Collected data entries
========================================

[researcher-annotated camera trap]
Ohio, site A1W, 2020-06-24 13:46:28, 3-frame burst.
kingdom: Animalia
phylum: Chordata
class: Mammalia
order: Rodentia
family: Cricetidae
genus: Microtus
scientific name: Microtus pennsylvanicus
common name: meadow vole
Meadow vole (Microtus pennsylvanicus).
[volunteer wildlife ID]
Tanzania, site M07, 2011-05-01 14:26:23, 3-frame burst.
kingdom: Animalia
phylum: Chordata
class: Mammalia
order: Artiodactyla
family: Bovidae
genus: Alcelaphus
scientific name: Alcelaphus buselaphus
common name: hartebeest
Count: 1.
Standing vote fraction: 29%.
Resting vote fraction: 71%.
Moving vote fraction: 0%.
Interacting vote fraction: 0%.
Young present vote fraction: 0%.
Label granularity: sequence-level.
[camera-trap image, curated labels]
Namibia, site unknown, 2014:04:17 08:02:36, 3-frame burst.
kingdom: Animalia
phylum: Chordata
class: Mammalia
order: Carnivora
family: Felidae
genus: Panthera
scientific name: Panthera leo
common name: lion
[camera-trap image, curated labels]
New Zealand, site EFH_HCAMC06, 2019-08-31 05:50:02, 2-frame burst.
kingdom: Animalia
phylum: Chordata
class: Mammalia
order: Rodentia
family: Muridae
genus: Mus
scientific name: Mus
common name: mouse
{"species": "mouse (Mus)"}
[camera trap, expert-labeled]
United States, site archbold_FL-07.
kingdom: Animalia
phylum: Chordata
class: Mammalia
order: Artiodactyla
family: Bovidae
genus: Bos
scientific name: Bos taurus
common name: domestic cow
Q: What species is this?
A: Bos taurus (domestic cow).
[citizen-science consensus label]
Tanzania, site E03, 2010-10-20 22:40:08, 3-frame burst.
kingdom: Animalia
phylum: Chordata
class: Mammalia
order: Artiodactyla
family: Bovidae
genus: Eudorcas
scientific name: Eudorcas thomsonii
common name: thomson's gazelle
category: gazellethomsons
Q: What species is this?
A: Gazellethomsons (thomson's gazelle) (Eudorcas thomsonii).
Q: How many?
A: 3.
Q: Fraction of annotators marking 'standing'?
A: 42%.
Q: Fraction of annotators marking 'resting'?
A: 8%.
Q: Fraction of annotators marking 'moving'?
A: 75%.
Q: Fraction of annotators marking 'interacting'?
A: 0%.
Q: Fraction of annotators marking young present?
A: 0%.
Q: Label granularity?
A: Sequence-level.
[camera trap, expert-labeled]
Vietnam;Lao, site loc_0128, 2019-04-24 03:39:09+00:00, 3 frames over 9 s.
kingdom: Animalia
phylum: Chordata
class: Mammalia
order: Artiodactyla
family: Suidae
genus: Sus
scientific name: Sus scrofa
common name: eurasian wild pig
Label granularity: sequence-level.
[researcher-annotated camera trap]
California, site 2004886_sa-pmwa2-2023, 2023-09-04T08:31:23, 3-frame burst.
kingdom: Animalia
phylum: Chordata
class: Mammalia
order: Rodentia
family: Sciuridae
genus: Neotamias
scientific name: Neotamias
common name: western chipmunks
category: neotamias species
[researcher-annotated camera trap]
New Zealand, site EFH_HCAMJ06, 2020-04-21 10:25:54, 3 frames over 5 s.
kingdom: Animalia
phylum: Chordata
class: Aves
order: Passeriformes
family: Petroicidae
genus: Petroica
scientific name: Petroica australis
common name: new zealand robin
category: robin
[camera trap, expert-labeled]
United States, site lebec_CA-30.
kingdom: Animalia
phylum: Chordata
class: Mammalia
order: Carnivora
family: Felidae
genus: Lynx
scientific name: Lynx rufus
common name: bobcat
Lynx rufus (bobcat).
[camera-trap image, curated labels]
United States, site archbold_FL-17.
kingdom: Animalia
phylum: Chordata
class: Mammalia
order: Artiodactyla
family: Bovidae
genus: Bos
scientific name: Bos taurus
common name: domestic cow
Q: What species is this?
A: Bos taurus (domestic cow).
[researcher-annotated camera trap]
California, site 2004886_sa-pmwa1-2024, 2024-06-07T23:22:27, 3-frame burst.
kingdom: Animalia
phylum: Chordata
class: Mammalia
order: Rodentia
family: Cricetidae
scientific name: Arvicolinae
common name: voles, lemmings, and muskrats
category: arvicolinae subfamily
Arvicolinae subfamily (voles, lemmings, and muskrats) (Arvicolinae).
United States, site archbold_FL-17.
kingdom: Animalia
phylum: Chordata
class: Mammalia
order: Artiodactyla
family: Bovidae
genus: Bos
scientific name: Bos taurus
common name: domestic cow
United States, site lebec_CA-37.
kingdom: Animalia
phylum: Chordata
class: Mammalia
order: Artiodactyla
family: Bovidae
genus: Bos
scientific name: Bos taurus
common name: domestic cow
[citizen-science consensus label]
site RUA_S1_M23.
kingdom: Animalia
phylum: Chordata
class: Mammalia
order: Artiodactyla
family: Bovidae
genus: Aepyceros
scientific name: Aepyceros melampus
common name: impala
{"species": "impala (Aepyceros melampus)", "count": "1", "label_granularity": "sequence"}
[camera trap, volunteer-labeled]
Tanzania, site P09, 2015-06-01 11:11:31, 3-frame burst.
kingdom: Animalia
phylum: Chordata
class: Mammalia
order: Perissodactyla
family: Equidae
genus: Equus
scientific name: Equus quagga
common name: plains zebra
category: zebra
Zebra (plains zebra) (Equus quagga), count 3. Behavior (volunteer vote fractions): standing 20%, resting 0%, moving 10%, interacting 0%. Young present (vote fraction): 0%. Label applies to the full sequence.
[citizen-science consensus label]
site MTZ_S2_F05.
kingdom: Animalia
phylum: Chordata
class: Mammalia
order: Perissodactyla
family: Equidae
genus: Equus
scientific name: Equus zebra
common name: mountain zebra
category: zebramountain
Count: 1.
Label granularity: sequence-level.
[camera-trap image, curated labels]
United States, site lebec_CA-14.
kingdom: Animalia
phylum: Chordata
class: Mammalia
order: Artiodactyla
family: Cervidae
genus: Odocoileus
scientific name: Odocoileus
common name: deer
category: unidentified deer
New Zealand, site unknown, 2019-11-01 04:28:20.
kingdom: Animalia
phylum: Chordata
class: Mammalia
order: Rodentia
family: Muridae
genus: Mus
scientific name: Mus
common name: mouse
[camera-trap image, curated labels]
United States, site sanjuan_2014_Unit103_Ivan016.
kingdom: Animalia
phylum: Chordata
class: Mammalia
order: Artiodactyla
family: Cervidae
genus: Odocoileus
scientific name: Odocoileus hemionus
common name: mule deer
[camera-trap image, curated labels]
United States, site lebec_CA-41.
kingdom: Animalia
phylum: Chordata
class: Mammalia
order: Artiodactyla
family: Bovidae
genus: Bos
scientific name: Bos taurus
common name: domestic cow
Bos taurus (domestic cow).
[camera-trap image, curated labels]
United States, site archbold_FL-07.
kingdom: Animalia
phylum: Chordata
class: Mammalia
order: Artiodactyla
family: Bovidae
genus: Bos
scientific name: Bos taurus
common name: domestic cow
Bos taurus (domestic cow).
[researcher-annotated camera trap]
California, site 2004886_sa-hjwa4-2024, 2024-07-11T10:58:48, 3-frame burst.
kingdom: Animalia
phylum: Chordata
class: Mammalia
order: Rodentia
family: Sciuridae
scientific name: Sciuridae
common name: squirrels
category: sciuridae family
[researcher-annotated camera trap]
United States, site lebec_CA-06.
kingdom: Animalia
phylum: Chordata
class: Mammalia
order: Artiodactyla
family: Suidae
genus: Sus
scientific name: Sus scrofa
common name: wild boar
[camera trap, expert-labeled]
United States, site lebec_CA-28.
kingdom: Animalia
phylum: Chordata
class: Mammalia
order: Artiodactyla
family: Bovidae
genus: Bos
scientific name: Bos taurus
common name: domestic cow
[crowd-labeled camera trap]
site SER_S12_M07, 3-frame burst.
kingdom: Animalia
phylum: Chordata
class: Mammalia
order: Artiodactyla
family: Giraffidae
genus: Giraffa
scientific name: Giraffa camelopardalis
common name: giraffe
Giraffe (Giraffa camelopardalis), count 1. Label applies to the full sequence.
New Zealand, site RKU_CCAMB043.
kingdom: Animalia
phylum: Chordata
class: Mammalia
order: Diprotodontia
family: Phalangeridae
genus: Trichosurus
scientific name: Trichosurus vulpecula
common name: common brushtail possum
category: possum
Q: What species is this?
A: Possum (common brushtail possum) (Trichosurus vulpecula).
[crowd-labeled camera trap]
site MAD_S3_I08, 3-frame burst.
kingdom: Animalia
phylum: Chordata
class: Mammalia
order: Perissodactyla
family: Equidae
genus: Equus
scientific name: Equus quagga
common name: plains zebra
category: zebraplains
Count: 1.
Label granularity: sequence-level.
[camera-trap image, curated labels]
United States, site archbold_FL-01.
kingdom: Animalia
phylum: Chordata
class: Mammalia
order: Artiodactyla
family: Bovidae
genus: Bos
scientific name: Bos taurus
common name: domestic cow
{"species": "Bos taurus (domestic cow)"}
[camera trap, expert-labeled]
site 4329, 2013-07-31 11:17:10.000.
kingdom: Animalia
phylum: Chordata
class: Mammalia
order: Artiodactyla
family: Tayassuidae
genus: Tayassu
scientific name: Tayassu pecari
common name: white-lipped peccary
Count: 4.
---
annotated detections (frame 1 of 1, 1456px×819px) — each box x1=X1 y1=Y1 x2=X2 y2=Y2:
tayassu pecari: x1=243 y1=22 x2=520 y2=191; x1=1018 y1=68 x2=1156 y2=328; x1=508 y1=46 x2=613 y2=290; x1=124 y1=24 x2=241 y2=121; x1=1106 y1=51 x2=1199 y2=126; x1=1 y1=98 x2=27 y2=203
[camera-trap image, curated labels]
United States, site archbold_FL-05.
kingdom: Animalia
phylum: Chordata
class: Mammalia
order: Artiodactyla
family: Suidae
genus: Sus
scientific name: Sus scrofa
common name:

========================================

## INSTRUCTIONS FOR THE TASK
Your job is to return all lines above that hold the word "California".

## EXERCISE ANSWER
California, site 2004886_sa-pmwa2-2023, 2023-09-04T08:31:23, 3-frame burst.
California, site 2004886_sa-pmwa1-2024, 2024-06-07T23:22:27, 3-frame burst.
California, site 2004886_sa-hjwa4-2024, 2024-07-11T10:58:48, 3-frame burst.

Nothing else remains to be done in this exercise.